Vol au-dessus d’un nid de coucou
Réalisé par : Milos Forman
Date de sortie : 1 mars 1976
Synopsis : À l’automne 1963, un vétéran de la guerre de Corée est accusé d’un crime. Pour échapper à la prison, il simule la folie et se fait admettre dans un hôpital psychiatrique, où il déclenche une révolution des patients maltraités contre la tyrannie des infirmières.

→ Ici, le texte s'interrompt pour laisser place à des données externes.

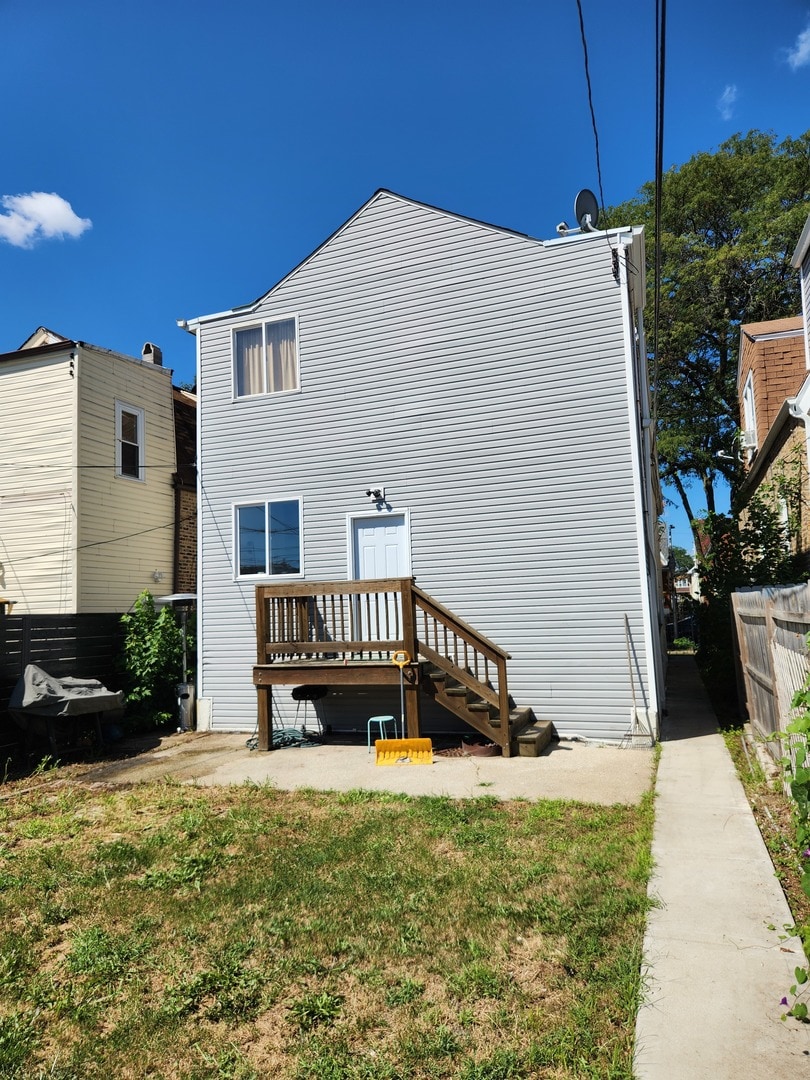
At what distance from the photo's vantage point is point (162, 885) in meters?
4.38

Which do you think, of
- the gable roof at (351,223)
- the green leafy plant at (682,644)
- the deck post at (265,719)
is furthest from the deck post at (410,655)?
the green leafy plant at (682,644)

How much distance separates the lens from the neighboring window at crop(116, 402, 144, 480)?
44.6 ft

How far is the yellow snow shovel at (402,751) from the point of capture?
7848mm

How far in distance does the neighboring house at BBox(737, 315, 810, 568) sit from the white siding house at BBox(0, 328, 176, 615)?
37.7ft

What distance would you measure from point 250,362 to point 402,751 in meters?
6.91

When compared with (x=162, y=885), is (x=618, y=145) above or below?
above

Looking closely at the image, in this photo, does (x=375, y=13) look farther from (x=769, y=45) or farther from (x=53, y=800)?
(x=53, y=800)

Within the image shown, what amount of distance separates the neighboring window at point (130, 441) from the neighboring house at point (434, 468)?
3.17 metres

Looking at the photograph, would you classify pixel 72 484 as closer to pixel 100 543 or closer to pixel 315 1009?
pixel 100 543

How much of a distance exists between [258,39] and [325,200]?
6.40 m

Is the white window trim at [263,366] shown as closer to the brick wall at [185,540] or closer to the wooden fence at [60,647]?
the wooden fence at [60,647]

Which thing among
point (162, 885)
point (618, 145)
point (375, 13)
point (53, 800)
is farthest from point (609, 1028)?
point (375, 13)

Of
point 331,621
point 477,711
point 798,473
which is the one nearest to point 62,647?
point 331,621

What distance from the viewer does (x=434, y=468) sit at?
32.1 ft
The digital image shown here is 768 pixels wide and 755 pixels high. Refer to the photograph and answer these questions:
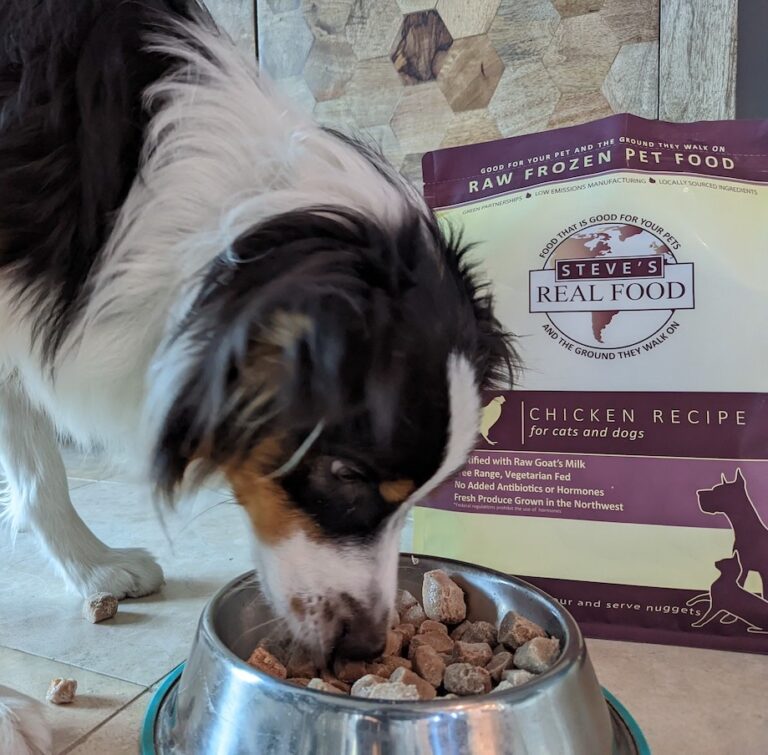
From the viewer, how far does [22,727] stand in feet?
2.58

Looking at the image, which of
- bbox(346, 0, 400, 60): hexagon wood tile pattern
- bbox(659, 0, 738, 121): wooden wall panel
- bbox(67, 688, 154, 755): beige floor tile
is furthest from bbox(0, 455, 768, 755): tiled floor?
bbox(346, 0, 400, 60): hexagon wood tile pattern

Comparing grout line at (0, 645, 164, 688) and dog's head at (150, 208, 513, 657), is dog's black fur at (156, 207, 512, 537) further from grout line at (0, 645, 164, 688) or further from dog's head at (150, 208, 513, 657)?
grout line at (0, 645, 164, 688)

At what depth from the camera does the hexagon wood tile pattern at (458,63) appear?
1.97 meters

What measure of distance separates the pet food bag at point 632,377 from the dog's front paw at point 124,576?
1.65 ft

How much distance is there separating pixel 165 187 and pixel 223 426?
28cm

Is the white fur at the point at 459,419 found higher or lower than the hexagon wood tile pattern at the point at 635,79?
lower

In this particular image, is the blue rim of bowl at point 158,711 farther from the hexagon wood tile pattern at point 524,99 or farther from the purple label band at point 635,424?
the hexagon wood tile pattern at point 524,99

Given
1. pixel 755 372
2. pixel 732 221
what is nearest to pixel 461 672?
pixel 755 372

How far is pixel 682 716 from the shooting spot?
90 centimetres

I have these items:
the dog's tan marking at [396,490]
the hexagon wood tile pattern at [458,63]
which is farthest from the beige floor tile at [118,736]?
the hexagon wood tile pattern at [458,63]

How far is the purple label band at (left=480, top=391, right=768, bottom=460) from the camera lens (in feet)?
3.42

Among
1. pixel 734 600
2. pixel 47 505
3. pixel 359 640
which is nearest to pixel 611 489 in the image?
pixel 734 600

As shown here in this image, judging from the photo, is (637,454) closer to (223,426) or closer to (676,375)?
(676,375)

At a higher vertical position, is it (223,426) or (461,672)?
(223,426)
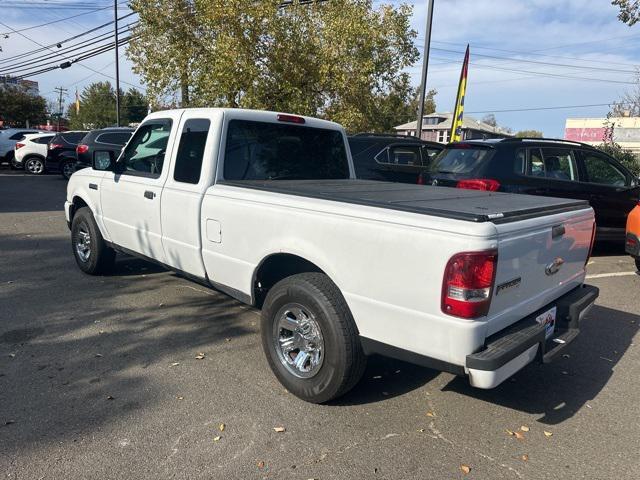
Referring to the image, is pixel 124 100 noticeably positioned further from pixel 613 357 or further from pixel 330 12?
pixel 613 357

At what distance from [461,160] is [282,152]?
3.59m

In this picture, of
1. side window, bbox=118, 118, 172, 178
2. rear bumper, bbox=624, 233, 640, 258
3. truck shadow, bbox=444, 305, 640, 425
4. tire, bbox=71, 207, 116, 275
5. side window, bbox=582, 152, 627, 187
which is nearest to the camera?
truck shadow, bbox=444, 305, 640, 425

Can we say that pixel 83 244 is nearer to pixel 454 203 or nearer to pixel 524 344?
pixel 454 203

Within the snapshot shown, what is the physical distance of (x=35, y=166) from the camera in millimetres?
19516

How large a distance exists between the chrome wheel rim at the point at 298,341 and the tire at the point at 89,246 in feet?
10.4

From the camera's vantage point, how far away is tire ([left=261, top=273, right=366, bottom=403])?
123 inches

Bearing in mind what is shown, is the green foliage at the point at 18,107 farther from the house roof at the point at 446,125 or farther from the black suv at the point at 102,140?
the black suv at the point at 102,140

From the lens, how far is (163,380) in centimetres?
366

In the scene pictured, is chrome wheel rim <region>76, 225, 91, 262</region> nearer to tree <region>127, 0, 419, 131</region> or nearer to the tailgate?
the tailgate

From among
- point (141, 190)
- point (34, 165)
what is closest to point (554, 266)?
point (141, 190)

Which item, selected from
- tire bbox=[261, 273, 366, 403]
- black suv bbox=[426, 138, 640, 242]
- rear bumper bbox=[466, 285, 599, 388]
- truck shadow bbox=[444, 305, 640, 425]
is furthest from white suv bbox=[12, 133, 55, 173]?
rear bumper bbox=[466, 285, 599, 388]

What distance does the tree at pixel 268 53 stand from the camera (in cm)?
1310

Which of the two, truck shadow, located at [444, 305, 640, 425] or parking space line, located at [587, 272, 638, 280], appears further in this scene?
parking space line, located at [587, 272, 638, 280]

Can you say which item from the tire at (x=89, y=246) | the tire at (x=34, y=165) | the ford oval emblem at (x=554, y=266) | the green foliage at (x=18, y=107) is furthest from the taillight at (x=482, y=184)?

Adapté du best-seller éponyme de Ken Kesey, Vol au-dessus d’un nid de coucou décrit les traitements infligés aux patients dans les années 1960 : médicaments surdosés, douches glacées, électrochocs ou encore lobotomie. Mais ce pamphlet contre le fonctionnement des hôpitaux psychiatriques questionne aussi le sens de la révolte : pourquoi doit-on résister ? Jusqu’où peut-on s’opposer ? Où se situe la frontière entre l’héroïsme et la folie ? D’un côté, convaincue de faire le bien, l’infirmière Ratched applique les règles aveuglément et infantilise ses patients. De l’autre, McMurphy se bat pour leur rendre leur dignité, quitte à défier les lois d’un système répressif et inhumain.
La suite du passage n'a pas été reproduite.